As a newbie writer I’m still working out the best way to collect all critique/beta reader feedback in one place so I can easily refer to it while editing the current* draft.
Some is digital and some is paper. I’ve tried volleying back and forth between 3 hard copies (so far) and multiple Word windows and it’s too confusing.
I’ve handwritten everything on my own printed version and while I have everything in one place I still have to drag a phone-book sized binder around with my laptop. The only places big enough to spread everything are my dining room table and the public library.
So as a last resort I’m going to try adding it all to the current Word** draft as comments. Best of both digital and print.
I hope.
*I hesitate to say “third”. Some parts have had more drafts/are more “done” than others.
**The last draft was restructuring, and Scrivener’s “index cards” functionality was great for moving scenes around easily. Now that I’ve solidified the sequence I want to view it as a whole. That, and a single Word doc is just easier to send to people.

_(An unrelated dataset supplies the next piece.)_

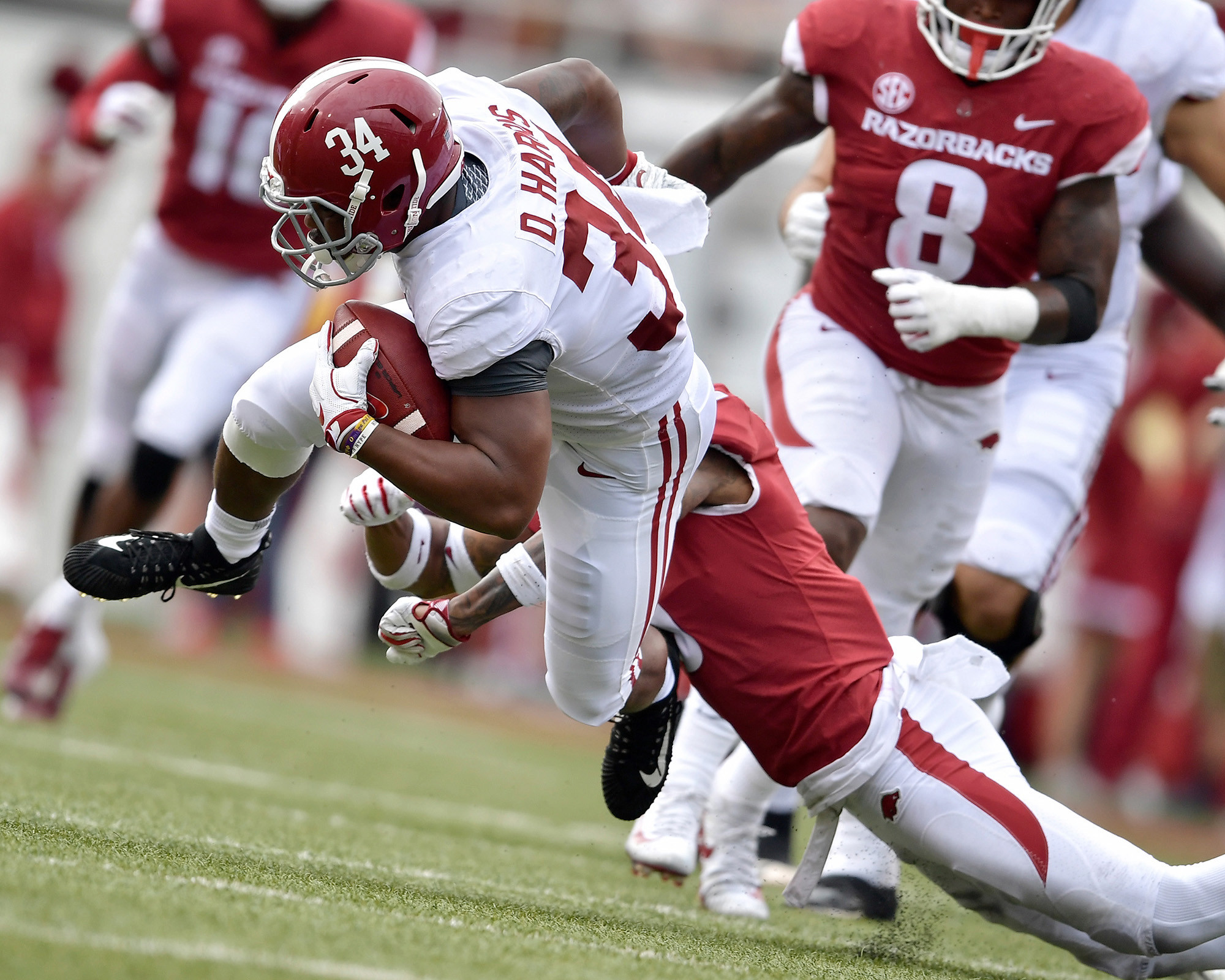 Alabama Crimson Tide running back Damien Harris (34) on a long carry in the first half of the NCAA football game against the Arkansas Razorbacks at Razorback Stadium on Oct. 6, 2018, in Fayetteville, Ark. Alabama defeated Arkansas 65-31. (Photo by Lee Walls)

True to my promise I’ve been critiquing/beta reading online and off during my break from the second draft. I’m grateful to the writers who are letting me read their works in progress. It takes nerve to share one’s writing and even more when it’s still in draft form.
After a month or so I started to notice patterns. It seems* that some errors happen across the board, regardless of genre or the writer’s experience. Seeing them elsewhere only highlights them in my own work:
No one cares about my research/”inside baseball”. I suspect histfic is more vulnerable to this because of the research needed** to understand the time period, but it’s easy to go overboard with tiny details that don’t contribute to the story. Readers aren’t interested in a room-by-room description of Dee’s home Mortlake and its number and type of servants; they’ll care that Jane Dee has problems keeping the ancient pile in good repair and getting the servants to behave.
Avoid jargon/specialized language unless I define it up front. Or at least give massive hints in context. Do you know what an athanors, pelicans, or bain maries are? I don’t want my readers to have to keep referring to Google to figure out what an alchemy lab looks like.
A story isn’t a just a blow-by-blow of activity. The séances might be line-by-line accurate to Dee’s diaries but that means nothing if I don’t show Edward Kelley’s extreme stress in making up everything on the fly. Readers won’t care – hell, I won’t care – unless he reflects, panics, and schemes over his flagrant BSing.
Select words with care to avoid repetition/adverb overload. Too often I lean on either restating or on my character doing something quickly, stupidly, angrily, etc. when if I just use better words the mood will come across. This is why my next step is reading the whole thing out loud, with red pen at the ready to strike through any unnecessary -lys.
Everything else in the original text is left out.